The rate for summarize measures the number of messages that are analyzed in order to produce the summarize result.
|Fetch Processed Messages (1 client)||485|
|Fetch Processed Messages (10 clients)||1188|
|Fetch Unread Messages (1 client)||155|
|Fetch Unread Messages (10 clients)||294|
Message fetching tests were performed with one client and 10 clients. It can be seen that one client can use about 50% of the maximum store capacity. Fetching a processed message interacts only with the core M-Store X.400 process. When an unread message is fetched, the index server needs to be updated to reflect change in message status. This update reduces overall fetch performance.
|Message Submission (1 client)||500|
|Message Submission (10 clients)||405|
|Message Submission, with store on submission (1 client)||188|
|Message Submission, with store on submission (10 clients)||166|
Message submission is done using a P7 client to M-Store X.400, which in turn submits to M-Switch X.400 using P3. Tests were done with multiple clients, and it can be seen that additional clients slightly reduce overall submission rate. Tests were also performed using store on submission, where M-Store X.400 files a message copy in the Out Box that can be accessed with P7.

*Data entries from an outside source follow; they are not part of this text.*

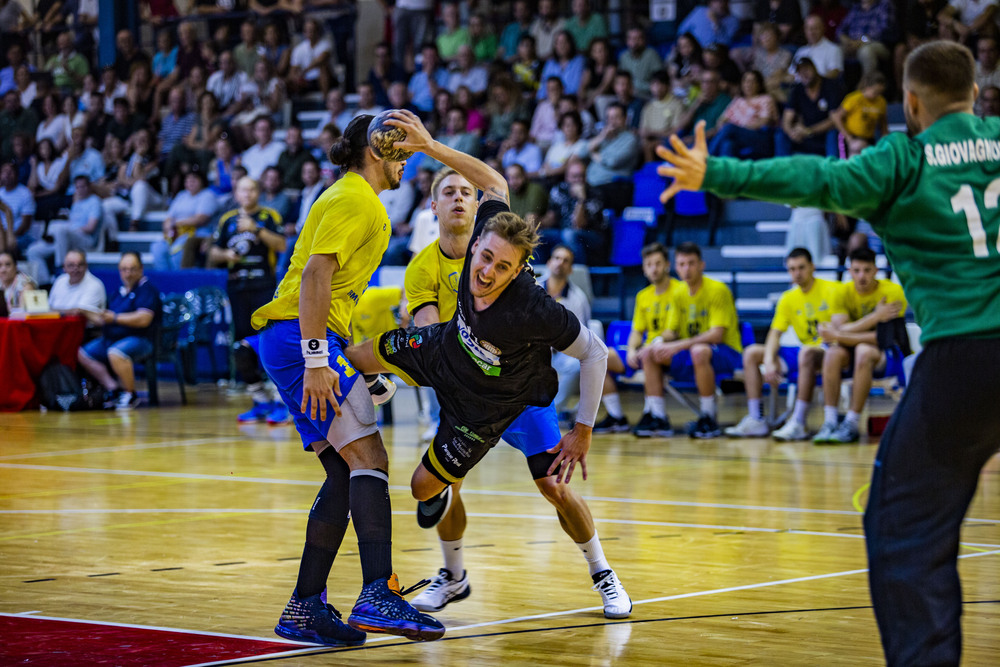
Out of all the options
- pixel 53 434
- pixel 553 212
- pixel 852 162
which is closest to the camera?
pixel 852 162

The second set of tests looks at operation combinations that reflect the primary models of message handling (periodic fetch and auto-alert) for empty and large mailboxes. For large mailboxes, the configuration described above was used. The operation sequence for the two models are:
- Periodic Fetch: Deliver; List Unread; Fetch; Delete.

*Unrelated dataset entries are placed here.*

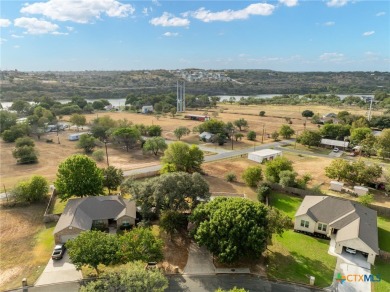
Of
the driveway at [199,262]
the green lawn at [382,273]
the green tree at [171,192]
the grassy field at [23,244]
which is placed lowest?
the grassy field at [23,244]

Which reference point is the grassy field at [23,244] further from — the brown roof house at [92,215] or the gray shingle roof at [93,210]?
the gray shingle roof at [93,210]

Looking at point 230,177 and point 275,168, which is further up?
point 275,168

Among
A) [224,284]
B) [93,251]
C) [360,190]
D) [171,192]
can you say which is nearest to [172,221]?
[171,192]

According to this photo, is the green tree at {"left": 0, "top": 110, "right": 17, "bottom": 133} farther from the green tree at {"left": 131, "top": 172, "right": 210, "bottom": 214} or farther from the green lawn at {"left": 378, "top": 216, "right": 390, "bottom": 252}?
the green lawn at {"left": 378, "top": 216, "right": 390, "bottom": 252}

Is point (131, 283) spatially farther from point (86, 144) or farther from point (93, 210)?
point (86, 144)

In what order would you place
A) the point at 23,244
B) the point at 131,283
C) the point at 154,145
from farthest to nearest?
the point at 154,145 < the point at 23,244 < the point at 131,283

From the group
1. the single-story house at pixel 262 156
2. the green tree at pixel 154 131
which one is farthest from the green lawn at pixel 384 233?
the green tree at pixel 154 131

- Auto-Alert: Deliver; Auto-Alert; Fetch; Delete
Performance for empty mailbox is better, as would be expected, and similar for both models. For large mailboxes, the auto-alert model gives significantly better performance, and is comparable to empty mailbox performance.
All of the above tests were done with 10kbyte messages. M-Store X.400 is designed so that performance is not significantly affected by message size. One fetch test was repeated using 200 kByte messages.

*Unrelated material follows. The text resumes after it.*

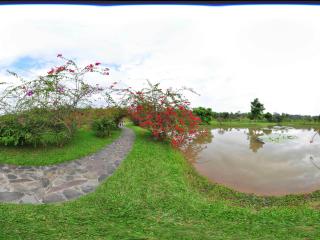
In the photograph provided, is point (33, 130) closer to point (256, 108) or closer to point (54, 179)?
point (54, 179)

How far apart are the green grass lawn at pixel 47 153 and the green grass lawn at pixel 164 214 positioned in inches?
82.4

|Fetch New Messages (1 client)||10 kByte||155|
|Fetch New Messages (1 client)||200 kByte||153|
This indicates that performance is reasonably independent of message size.
Sizing and Scaling
The tests have been performed on a reasonably large system, and the numbers will easily meet the requirements of many deployments. This section considers first how the system will scale on the increase of some parameters:
- Number of mailboxes. There is very little dependency on the number of mailboxes, and it is anticipated that the server will scale well to support thousands of mailboxes, without significant performance impact.
- Mailbox size. The large mailbox model tested mailboxes of 10,000 messages. Moderate increase of this size is not expected to have significant impact. Some tests were done for a mailbox of 1,000,000 messages. This is usable, but would not be generally recommended for the current product version.
- Total number of messages. There are scaling implications for the total number of messages, particularly for the index server. It is anticipated that use for up to 10,000,000 messages in total would not give significant degradation in performance.
Where a very high performance system is needed, a number of options are available:
- Use a higher specification server, and in particular higher performance disks.
- Split load across multiple servers.
- Use of multiple file systems.
- Operate M-Store X.400 and the index server (M-Vault X.500) on separate servers.